*Reading text:*
# Underwater Locations



## RM Photography (Apr 18, 2014)

This is my first actual topic, I should probably do an introduction one at some point! I'm planning on qualifying as a Scuba Diver in the near future (as I've done a number of Dives in the past!)

If I happen to find anything on my travels, such as underwater ruined buildings (as unlikely as that is in the UK, there will be some abroad) would you all be interested in seeing photos of them?

Just wanted to check before possibly spamming you all with them!!


----------



## Catmandoo (Apr 18, 2014)

Welcome, would love to see the photos.


----------



## RM Photography (Apr 18, 2014)

Catmandoo said:


> Welcome, would love to see the photos.




Awesome! Thank you, I'll look into underwater cities for when I next go away (and getting a diving camera!)


----------



## Northantz_Urbex (Apr 18, 2014)

There is 2 underwater villages I know of 1 at Rutland water and another in Sheffield how much remains I don't know


----------



## Chopper (Apr 18, 2014)

There are many villages around the coast that have disappeared into the sea over the years. The English Chanel is also full of German and allied planes (would be cool if you found Glenn Miller), and thousands of years worth of shipwrecks. Looking forward to seeing your pics, I haven't seen many underwater urbex pics


----------



## flyboys90 (Apr 18, 2014)

Yes please!


----------



## MrDan (Apr 18, 2014)

I think I can safely say that we'd all love to!


----------



## UrbanX (Apr 18, 2014)

We've had a couple them before. Just make sure you tailor them towards dereliction and not diving


----------



## RM Photography (Apr 18, 2014)

UrbanX said:


> We've had a couple them before. Just make sure you tailor them towards dereliction and not diving



Oh don't worry, I wouldn't include pictures of reefs and stuff (unless they had plane wrecks/ruined buildings in them.)

I must take a look around for these other threads, I had checked but hadn't been able to find anything.


----------



## UrbanX (Apr 18, 2014)

LordDaem said:


> Oh don't worry, I wouldn't include pictures of reefs and stuff (unless they had plane wrecks/ruined buildings in them.)
> 
> I must take a look around for these other threads, I had checked but hadn't been able to find anything.



Yeah man, really not many, was by a fellow mod. Heres an example: http://www.derelictplaces.co.uk/main/showthread.php?t=22743#.U1GuPPldWSo


----------



## oldscrote (Apr 19, 2014)

TeeJF put a load of dive related reports up a while ago.here's one of them

http://www.derelictplaces.co.uk/main/showthread.php?t=23210&highlight=underwater#.U1I-6aI66dc


----------



## the|td4 (Apr 24, 2014)

Don't heed the tales of the village under Kielder water, it got bulldozed:

https://www.youtube.com/watch?v=ALYvCNlGj6M


----------



## ZeaJane (Apr 25, 2014)

I would love to see them! I've scuba dived myself, but I decided that I don't think going INTO wrecks is my thing, so I'm still really curious to see inside!


----------

*Dataset extract:*
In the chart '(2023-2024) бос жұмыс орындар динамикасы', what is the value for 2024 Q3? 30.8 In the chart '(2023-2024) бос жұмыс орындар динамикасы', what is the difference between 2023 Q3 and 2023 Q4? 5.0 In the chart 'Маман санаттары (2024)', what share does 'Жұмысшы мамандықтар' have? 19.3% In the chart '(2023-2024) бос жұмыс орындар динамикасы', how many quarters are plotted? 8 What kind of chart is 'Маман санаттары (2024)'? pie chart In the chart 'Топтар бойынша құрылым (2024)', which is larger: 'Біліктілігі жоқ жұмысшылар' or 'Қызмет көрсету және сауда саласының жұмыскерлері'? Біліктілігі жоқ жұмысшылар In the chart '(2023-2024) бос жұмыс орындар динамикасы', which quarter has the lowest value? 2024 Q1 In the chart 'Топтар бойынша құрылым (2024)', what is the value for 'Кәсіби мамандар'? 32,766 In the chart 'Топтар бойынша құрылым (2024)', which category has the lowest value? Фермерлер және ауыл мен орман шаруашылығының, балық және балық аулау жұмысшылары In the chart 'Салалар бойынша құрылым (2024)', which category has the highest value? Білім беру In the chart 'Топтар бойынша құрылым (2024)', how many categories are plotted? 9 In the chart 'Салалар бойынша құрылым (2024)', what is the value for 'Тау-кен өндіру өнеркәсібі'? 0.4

*What the task requires:*
Please rewrite the part of the forum thread starting at "## the|td4 (Apr" and ending at "to see inside!", changing "bulldozed" to "demolished".

*Response box:*
## the|td4 (Apr 24, 2014)

Don't heed the tales of the village under Kielder water, it got demolished:

https://www.youtube.com/watch?v=ALYvCNlGj6M


----------



## ZeaJane (Apr 25, 2014)

I would love to see them! I've scuba dived myself, but I decided that I don't think going INTO wrecks is my thing, so I'm still really curious to see inside!